═════ DATA EXTRACT ═════
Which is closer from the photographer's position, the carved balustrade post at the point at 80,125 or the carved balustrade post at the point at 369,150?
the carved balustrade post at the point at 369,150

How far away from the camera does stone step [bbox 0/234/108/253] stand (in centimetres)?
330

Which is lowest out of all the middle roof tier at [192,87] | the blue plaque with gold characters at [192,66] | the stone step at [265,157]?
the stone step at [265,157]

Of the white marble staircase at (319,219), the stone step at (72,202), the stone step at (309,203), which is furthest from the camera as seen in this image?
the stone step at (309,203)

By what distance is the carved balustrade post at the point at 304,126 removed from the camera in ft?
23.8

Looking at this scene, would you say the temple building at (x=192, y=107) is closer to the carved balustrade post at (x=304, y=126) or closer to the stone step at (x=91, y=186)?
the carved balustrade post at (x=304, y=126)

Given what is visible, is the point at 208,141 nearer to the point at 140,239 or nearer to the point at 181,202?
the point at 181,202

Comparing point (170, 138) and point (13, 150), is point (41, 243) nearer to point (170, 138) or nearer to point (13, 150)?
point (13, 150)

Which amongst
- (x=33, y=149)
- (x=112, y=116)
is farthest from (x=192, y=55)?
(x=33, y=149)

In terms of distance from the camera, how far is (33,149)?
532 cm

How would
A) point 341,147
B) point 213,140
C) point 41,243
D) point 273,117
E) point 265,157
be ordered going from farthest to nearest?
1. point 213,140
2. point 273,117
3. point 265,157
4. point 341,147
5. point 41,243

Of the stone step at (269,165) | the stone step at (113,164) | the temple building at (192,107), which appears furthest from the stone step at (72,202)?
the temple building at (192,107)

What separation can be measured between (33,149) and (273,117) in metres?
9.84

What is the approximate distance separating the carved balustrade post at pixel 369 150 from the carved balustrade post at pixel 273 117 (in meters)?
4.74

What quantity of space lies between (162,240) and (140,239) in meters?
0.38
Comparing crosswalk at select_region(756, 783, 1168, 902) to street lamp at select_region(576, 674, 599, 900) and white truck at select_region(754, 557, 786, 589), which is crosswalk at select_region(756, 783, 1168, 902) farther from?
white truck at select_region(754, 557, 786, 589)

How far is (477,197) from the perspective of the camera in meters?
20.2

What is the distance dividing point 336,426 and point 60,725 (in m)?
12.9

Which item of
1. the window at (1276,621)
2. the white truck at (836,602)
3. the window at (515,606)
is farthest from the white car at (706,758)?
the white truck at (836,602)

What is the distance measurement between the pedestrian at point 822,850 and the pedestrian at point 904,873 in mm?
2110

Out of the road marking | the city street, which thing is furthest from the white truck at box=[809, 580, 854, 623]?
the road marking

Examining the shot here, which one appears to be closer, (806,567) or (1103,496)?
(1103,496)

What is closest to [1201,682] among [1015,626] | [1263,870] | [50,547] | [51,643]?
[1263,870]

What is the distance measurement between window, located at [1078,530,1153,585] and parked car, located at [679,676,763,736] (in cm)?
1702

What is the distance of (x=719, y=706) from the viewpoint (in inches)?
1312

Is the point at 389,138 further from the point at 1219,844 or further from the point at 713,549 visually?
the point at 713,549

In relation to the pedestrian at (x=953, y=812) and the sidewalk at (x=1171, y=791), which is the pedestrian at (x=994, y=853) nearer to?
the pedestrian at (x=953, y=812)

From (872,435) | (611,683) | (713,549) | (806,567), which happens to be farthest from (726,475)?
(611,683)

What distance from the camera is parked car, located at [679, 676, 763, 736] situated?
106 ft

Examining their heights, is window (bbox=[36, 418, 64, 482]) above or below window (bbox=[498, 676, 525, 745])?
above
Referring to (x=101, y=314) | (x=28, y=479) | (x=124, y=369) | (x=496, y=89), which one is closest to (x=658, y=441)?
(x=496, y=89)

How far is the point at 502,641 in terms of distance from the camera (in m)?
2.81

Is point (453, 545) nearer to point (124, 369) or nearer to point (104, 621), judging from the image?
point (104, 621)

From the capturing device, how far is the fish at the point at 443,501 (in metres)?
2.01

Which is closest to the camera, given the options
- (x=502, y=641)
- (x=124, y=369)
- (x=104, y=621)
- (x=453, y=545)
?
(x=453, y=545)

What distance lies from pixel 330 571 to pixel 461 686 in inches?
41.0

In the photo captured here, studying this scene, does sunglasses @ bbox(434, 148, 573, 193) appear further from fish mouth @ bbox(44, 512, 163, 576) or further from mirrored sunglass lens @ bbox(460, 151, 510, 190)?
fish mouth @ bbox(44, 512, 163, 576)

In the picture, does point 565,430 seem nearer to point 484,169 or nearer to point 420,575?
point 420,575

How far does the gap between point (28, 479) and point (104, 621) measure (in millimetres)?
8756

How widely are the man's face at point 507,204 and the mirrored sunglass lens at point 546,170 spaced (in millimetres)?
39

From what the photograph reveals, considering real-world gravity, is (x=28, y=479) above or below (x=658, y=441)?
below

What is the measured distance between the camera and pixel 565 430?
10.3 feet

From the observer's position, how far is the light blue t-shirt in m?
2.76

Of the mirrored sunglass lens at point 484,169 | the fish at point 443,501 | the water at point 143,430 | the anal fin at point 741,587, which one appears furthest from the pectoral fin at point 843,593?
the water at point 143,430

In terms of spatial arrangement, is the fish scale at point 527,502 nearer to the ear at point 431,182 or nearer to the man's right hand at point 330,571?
═════
AIM
Copy out each line of the material above that contains the string "stone". Case counts.

FINAL RESULT
How far away from the camera does stone step [bbox 0/234/108/253] stand (in centimetres)?
Which is lowest out of all the middle roof tier at [192,87] | the blue plaque with gold characters at [192,66] | the stone step at [265,157]?
the stone step at [265,157]
Of the white marble staircase at (319,219), the stone step at (72,202), the stone step at (309,203), which is furthest from the camera as seen in this image?
the stone step at (309,203)
Looking at this scene, would you say the temple building at (x=192, y=107) is closer to the carved balustrade post at (x=304, y=126) or closer to the stone step at (x=91, y=186)?
Of the stone step at (269,165) | the stone step at (113,164) | the temple building at (192,107), which appears furthest from the stone step at (72,202)?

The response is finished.